Merge is not opaque imputation. The decision is stored in missing_decision_log_, candidates are stored in missing_merge_candidates_, and the learned routing map is stored in missing_merge_map_. transform(...) uses only the fit-time decision; it does not learn a new rule from application data.

Compare merge against separate_bin before accepting the decision. The missing_policy_comparison_demo.py script builds a table with IV, number of bins, missing event rate, action, selected bin, distance, candidates, fallback, and a simple period metric. The credit_risk_missing_merge_demo.py script shows the same flow on synthetic credit data with bureau_score, income, internal_rating, channel, product, vintage, and target.

The complete script is available at examples/missing_policy/missing_policy_pandas_demo.py.

import numpy as np
import pandas as pd
from riskbands import RiskBands
df = pd.DataFrame(
{
"score": [410.0, 450.0, np.nan, 620.0, 710.0] * 6,
"rating": ["A", "B", None, "C", "D"] * 6,
"target": [0, 0, 1, 1, 1] * 6,
}
)
binner = RiskBands(
max_bins=4,
min_event_rate_diff=0.0,
force_categorical=["rating"],
missing_policy="separate_bin",
)
binner.fit(df, y="target", columns=["score", "rating"], validate=True)
df_binned = binner.transform(df[["score", "rating"]], validate=True)
print(df_binned.head())
print(binner.missing_profile_)
print(binner.missing_decision_log_)

Run locally:

Terminal window
python examples/missing_policy/missing_policy_pandas_demo.py

PySpark is an optional extra.

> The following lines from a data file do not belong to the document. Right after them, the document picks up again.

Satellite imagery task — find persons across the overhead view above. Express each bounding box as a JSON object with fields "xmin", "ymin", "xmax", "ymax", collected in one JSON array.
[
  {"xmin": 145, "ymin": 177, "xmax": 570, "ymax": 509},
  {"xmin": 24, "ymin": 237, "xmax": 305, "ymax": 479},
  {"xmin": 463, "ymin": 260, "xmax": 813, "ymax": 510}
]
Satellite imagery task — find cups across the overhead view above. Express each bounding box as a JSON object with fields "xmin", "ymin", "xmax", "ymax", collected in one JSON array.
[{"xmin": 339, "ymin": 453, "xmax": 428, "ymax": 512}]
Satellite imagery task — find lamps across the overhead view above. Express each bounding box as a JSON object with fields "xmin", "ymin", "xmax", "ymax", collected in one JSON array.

The base installation does not install Spark.

Terminal window
pip install "riskbands[spark]"

The complete script is available at examples/missing_policy/missing_policy_pyspark_demo.py.

It uses:

  • a small local SparkSession with local[2];
  • spark.sql.shuffle.partitions=2;
  • a small synthetic dataset;
  • missing_policy="separate_bin";
  • transform(validate=True);
  • missing_policy="forbid" producing a clear error;
  • an explicit boundary for missing_policy="merge" in PySpark;
  • no UDF.
Terminal window
python examples/missing_policy/missing_policy_pyspark_demo.py

If PySpark is not installed, the example prints how to install the extra and exits without making Spark a base dependency.

After fit(...), look at:

  • missing_policy_
  • effective_missing_policy_
  • missing_profile_
  • missing_decision_log_
  • fit_profile_, reference_profile_, and application_profile_ when validation is enabled.

missing_profile_ shows volume, share, events, event rate, backend, context, and whether the row represents a missing bin. missing_decision_log_ records the action taken per variable.

export_bundle(...) persists the missing-values trail:

  • missing_policy
  • effective_missing_policy
  • missing_profile
  • missing_decision_log
  • missing_merge_criterion
  • missing_merge_fallback
  • missing_merge_candidates
  • missing_merge_map
from riskbands.reporting import load_bundle
binner.export_bundle("riskbands_bundle")
bundle = load_bundle("riskbands_bundle")
print(bundle["missing_policy"])
print(bundle["missing_profile"])

Old bundles without these fields continue to load as standard.

This page documents the current contract. There are not yet:

  • temporal_stable as a merge criterion;
  • monotonic_neighbor as a merge criterion;
  • merge criteria beyond nearest_event_rate and nearest_woe;
  • complete PySpark merge support;
  • intelligent imputation inside RiskBands;
  • fully distributed statistical fitting in Spark.

RiskBands helps make the decision defensible and auditable, but it does not automatically guarantee regulatory compliance.